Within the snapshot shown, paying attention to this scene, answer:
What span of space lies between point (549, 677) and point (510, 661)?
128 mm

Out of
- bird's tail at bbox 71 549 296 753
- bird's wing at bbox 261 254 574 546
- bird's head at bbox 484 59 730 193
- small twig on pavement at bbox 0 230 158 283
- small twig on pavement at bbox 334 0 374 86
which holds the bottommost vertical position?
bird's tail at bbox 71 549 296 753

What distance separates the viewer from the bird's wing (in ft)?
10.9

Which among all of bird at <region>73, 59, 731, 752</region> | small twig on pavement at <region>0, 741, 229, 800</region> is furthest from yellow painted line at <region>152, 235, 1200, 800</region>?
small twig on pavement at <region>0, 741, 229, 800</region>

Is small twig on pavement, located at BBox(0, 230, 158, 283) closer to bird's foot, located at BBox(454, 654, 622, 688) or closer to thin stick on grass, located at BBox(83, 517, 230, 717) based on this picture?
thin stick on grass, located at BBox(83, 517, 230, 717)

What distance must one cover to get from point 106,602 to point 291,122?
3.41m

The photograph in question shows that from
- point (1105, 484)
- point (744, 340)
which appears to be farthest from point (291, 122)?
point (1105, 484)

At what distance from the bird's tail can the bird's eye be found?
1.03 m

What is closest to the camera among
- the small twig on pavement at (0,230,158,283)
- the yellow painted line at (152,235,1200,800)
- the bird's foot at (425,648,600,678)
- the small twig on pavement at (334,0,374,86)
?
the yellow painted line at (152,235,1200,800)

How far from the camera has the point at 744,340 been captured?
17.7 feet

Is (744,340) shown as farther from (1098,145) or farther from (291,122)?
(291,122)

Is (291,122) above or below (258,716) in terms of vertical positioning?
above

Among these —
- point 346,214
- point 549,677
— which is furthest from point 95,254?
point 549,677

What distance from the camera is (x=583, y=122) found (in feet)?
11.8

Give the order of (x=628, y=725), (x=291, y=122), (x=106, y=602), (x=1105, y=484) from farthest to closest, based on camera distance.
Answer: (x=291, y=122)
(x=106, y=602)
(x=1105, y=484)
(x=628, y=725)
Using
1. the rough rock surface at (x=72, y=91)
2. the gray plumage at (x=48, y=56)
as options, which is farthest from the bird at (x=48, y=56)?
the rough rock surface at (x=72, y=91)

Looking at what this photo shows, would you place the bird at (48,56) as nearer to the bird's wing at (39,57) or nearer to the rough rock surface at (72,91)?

▬▬▬

Exercise: Retype the lines above word for word, preserving their order and line breaks.

Result of this task:
Within the snapshot shown, paying attention to this scene, answer:
What span of space lies between point (549, 677) and point (510, 661)?
128 mm

Out of
- bird's tail at bbox 71 549 296 753
- bird's wing at bbox 261 254 574 546
- bird's head at bbox 484 59 730 193
- small twig on pavement at bbox 0 230 158 283
- small twig on pavement at bbox 334 0 374 86
which holds the bottommost vertical position?
bird's tail at bbox 71 549 296 753

What distance separates the viewer from the bird's wing (in ft)?
10.9

Which among all of bird at <region>73, 59, 731, 752</region> | small twig on pavement at <region>0, 741, 229, 800</region> is furthest from yellow painted line at <region>152, 235, 1200, 800</region>?
small twig on pavement at <region>0, 741, 229, 800</region>

Is small twig on pavement, located at BBox(0, 230, 158, 283) closer to bird's foot, located at BBox(454, 654, 622, 688) or closer to thin stick on grass, located at BBox(83, 517, 230, 717) based on this picture?
thin stick on grass, located at BBox(83, 517, 230, 717)

What distance must one cover to get from point 106,602 to point 291,122?
3.41m

The photograph in question shows that from
- point (1105, 484)
- point (744, 340)
which appears to be farthest from point (291, 122)?
point (1105, 484)

At what distance from the bird's tail can the bird's eye be found?
1.03 m

What is closest to the camera among
- the small twig on pavement at (0,230,158,283)
- the yellow painted line at (152,235,1200,800)
- the bird's foot at (425,648,600,678)
- the small twig on pavement at (334,0,374,86)
?
the yellow painted line at (152,235,1200,800)

How far from the camera has the point at 744,340 been captured?
17.7 feet

Is (744,340) shown as farther from (1098,145) or farther from (291,122)?
(291,122)

Is (291,122) above or below (258,716) in terms of vertical positioning?
above

Among these —
- point 346,214
- point 549,677
— which is furthest from point 95,254?
point 549,677

What distance from the camera is (x=583, y=122) found (in feet)?
11.8

Give the order of (x=628, y=725), (x=291, y=122), (x=106, y=602), (x=1105, y=484) from farthest to closest, based on camera distance.
Answer: (x=291, y=122)
(x=106, y=602)
(x=1105, y=484)
(x=628, y=725)
Using
1. the rough rock surface at (x=72, y=91)
2. the gray plumage at (x=48, y=56)
as options, which is farthest from the bird at (x=48, y=56)?
the rough rock surface at (x=72, y=91)

Looking at what this photo shows, would you place the bird at (48,56) as nearer to the bird's wing at (39,57) or nearer to the rough rock surface at (72,91)?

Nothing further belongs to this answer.